Illustrazione personale
 

...This is what I brought you may forget me.
I promise to depart just promise one thing,
Kiss my eyes and lay me to sleep*

 
Lei non era fatta per rispondere alle domande, ma per strapparle in mille coriandoli di parole sprecate.
Lei non regalava certezze. Ti soffiava in volto la verità come il primo bacio di una madre.
Lei lo aspetta sotto l’albero rosso.
 
I - Meringhe al Limone
La prima volta che l’aveva vista gli erano venute in mente le meringhe al limone che sua madre era solita cucinare la domenica pomeriggio: una volta pronte le ammucchiava in una piramide ordinata su un piatto finemente decorato. Nella loro posa sembravano maestose e perfette.
Ma lui non c’era mai cascato.
Non era solito osservare le cose da lontano superficialmente. Da vicino tutto aveva un altro aspetto, nulla poteva sfuggire al suo occhio attento. Ed ecco quindi l’irregolarità di molte cose.
Le meringhe che sua madre impilava non erano tutte uguali, in molte lo zucchero formava delle crepe, lasciando una scia di briciole dolci sul bordo del piatto. Inoltre la costruzione della piramide aveva reciso molte delle punte arricciate dei ciuffi di uova e zucchero.

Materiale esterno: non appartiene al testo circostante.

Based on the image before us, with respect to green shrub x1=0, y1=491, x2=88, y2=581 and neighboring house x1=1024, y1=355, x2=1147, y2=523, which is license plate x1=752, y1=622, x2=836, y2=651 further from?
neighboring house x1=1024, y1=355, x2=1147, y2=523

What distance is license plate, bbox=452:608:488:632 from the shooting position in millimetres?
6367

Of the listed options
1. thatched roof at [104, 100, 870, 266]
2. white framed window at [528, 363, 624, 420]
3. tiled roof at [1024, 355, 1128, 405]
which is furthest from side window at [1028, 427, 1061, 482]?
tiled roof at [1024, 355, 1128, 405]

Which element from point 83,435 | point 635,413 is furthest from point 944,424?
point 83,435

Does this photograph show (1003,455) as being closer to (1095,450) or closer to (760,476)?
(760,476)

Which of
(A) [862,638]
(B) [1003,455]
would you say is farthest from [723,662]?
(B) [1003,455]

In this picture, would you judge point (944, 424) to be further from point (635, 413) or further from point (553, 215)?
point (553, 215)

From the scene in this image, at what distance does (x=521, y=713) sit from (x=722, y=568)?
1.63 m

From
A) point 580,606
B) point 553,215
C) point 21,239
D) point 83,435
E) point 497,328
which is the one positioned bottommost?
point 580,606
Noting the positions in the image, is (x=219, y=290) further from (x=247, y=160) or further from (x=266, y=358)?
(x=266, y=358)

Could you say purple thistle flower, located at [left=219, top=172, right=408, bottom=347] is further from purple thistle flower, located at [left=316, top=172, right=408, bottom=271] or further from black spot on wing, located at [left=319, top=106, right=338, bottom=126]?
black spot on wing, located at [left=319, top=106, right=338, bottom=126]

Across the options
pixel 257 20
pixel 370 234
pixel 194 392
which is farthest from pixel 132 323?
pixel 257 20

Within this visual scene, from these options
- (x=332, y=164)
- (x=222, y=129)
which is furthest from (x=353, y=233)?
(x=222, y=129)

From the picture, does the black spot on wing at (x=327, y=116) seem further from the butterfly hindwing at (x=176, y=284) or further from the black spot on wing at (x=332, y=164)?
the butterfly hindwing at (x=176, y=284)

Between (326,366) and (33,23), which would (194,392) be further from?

La prima volta che l’aveva vista non aveva potuto fare a meno di pensare alle meringhe di sua madre. Alla loro fasulla perfezione che nascondeva fragilità ed estrema delicatezza.
Ma quanto amava il loro profumo di limone…Quanto amava ciò che di loro non poteva essere visto.
 
La prima volta che la vide gli sembrò fosse fatta di zucchero. Se avesse provato a toccarla sarebbe crollata in polvere di glassa ai suoi piedi?
Ma…Vorrei scoprire comunque che profumo ha…pensò avvicinandosi a lei timidamente.
Era seduta su una coperta giallo canarino di lana, distesa sull’erba del Parco.
C’era luce ovunque, eppure lei se en stava seduta da sola all’ombra di un Acero dalle foglie rosse.
Rosse, come i suoi capelli. Ed aveva gli occhi neri come la corteccia scura dell’albero che la sovrastava.
Era davvero un bella bambina.
“Sei venuto a vedere com’ero?” gli chiese la bambina prima che lui potesse proferir parola.
Aveva la voce che risuonava come campanelle d’oro e d’argento.
“Non lo so esattamente perché sono qui, però penso di aver intuito qualcosa…Solo…Adesso volevo scoprire se profumavi di limone”
La bambina gli fece cenno di prendere posto accanto a lei sulla coperta battendo una manina diafana sul giallo vivo. Lui obbedì e lei gli porse una delle sue ciocche di capelli colo fiamma.
“Annusa!”
Lui portò delicatamente la soffice matassa all’altezza del viso e inspirò profondamente.
“Avevo ragione sai?”
“Su cosa?”
“Sapevo con certezza che profumavi di limone”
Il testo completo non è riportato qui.